• Assigned task:
Upon reaching the line that contains "Tutorial Bundle Sneak Peeks for 22nd August" in the records below, begin repeating every line exactly through the last one, skipping pictures.

(Short text fragments from websites)
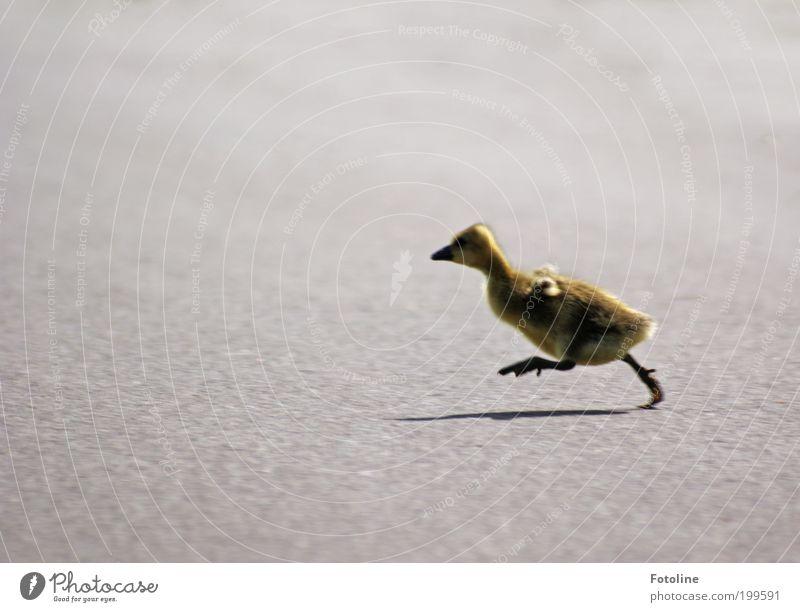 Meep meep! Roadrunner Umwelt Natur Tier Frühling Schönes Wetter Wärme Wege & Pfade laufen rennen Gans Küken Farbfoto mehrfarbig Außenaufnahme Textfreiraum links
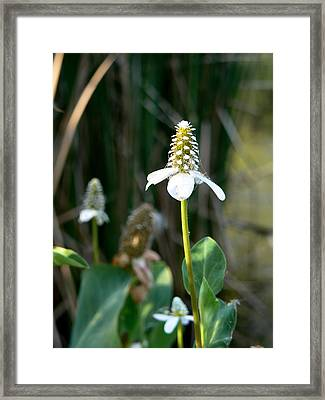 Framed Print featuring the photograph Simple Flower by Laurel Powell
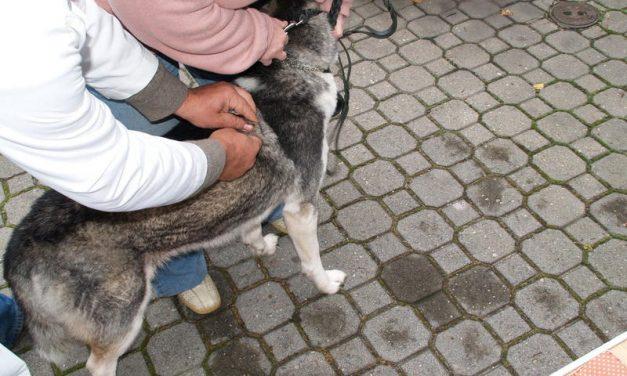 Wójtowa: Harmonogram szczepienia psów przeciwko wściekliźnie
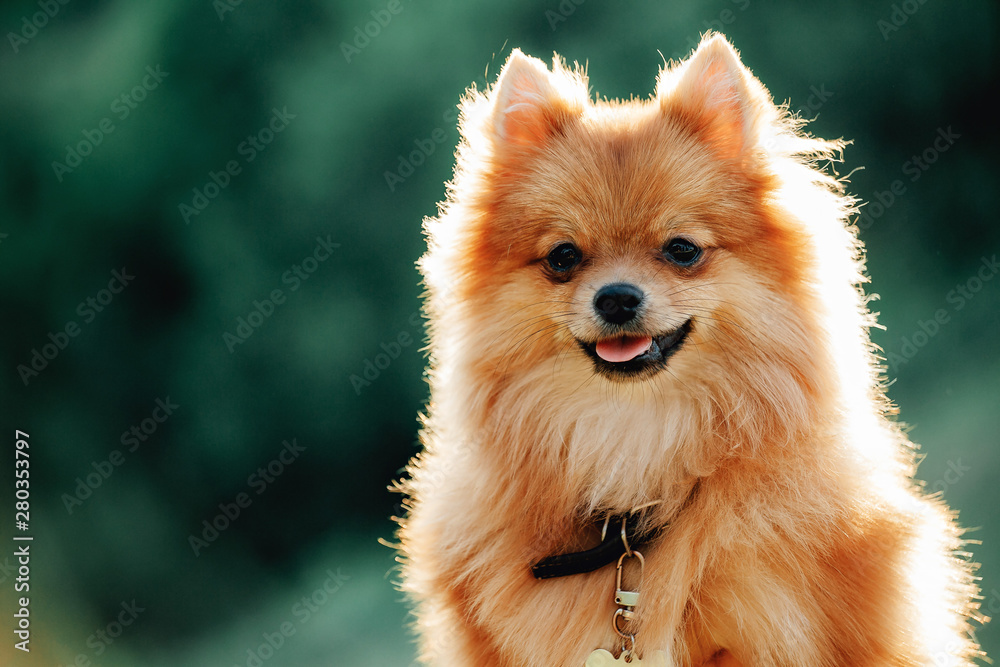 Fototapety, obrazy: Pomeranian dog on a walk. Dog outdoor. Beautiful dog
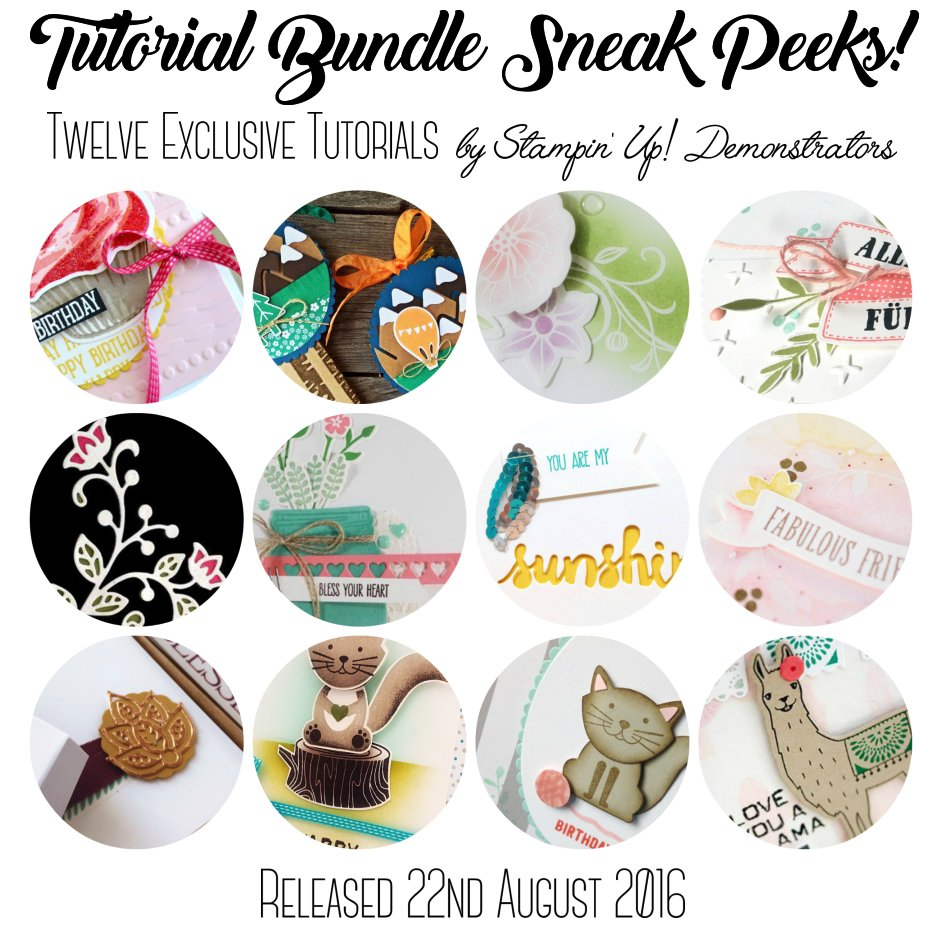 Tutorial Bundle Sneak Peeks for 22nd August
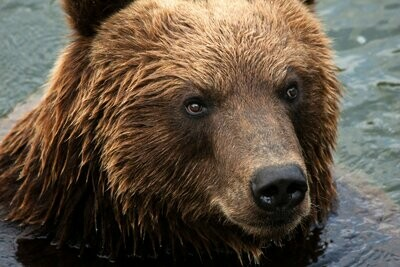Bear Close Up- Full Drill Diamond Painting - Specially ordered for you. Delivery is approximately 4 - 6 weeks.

• Result for this exercise:
 Tutorial Bundle Sneak Peeks for 22nd August
Bear Close Up- Full Drill Diamond Painting - Specially ordered for you. Delivery is approximately 4 - 6 weeks.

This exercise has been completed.